Siantar, hetanews.com - Masyarakat yang menjadi korban pungutan liar (Pungli), diminta cerdik dalam membuat laporan ke Satuan Tugas Sapu Bersih Pungutan Liar (Satgas Saber Pungli).

Jika ada oknum yang meminta uang, di luar ketentuan, masyarakat sebaiknya mencatat nama, jabatan, bahkan jika bisa memfoto oknum itu. Setelah itu, masyarakat melapor ke Satgas Saber Pungli.

Beberapa waktu yang lalu, media Hetanews.com, mempublish adanya oknum panitera pemgganti (Pejabat pengadilan yang salah satu tugasnya adalah membantu hakim dalam membuat berita acara pemeriksaan dalam proses persidangan) pengganti, di Pengadilan Negeri (PN) Pematangsiantar, yang berinisial HD yang diduga meminta uang sebesar Rp 1 juta kepada seorang warga, bernama Ellen Damanik, perihal pengajuan permohonan penggantian nama.

Baca juga: Pungli Oknum Panitera PN Siantar, Pimpinan DPRD Singgung Keinginan Jokowi Soal Pemerintahan yang Bersih

Uang yang diminta tersebut, dengan dalih akan diberikan kepada seorang hakim.

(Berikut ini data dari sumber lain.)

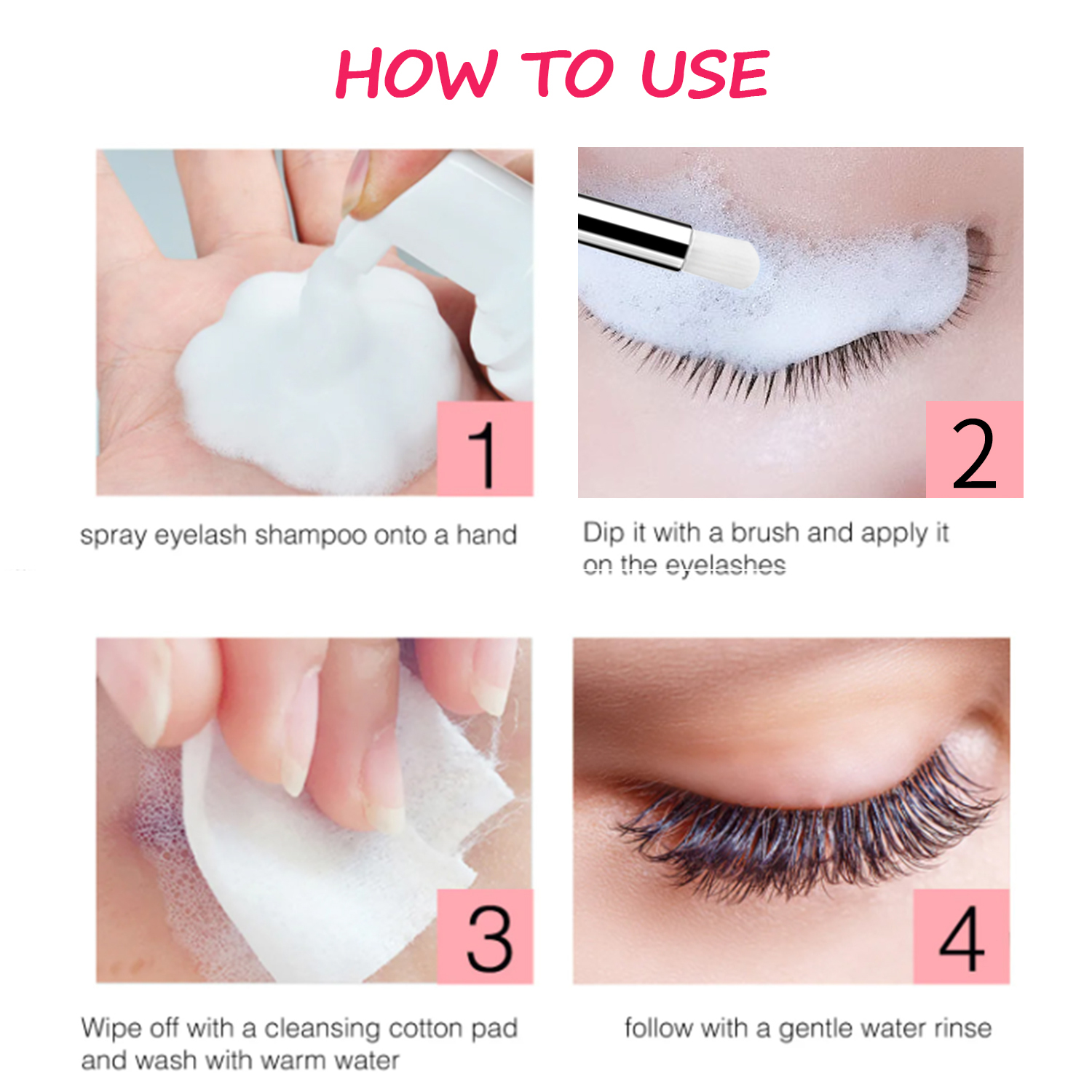 HOW TO USE

1

spray eyelash shampoo onto a hand

2

Dip it with a brush and apply it on the eyelashes

3

Wipe off with a cleansing cotton pad and wash with warm water

4

follow with a gentle water rinse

Terkait hal itu, Ketua Satgas Saber Pungli, Kompol Amakhoita Hia yang kini menjabat sebagai Wakapolres Pematangsiantar, ketika dimintai tanggapan dan tindakan menyampaikan, agar yang bersangkutan membuat laporan ke pihak kepolisian ke Sentra Pelayanan Kepolisian Terpadu (SPKT) Polres Siantar.

"Silahkan membuat pengaduan yang bersangkutan di SPKT Polres Siantar, apapun itu bentuknya, pemerasan laporkan saja," ujar Kompol Amakhoita Hia kepada hetanews, Selasa (17/9/2019).

Selain membuat laporan, Kompol Amakhoita Hia kembali menyampaikan, bahwa pelapor harus menyertakan alat bukti pada saat membuat laporan.

"Laporan yang dibuat dan tapi harus dilengkapi dengan alat bukti, kalau hanya menuduh, lain ceritanya dan harus ada fakta hukumnya," pungkasnya.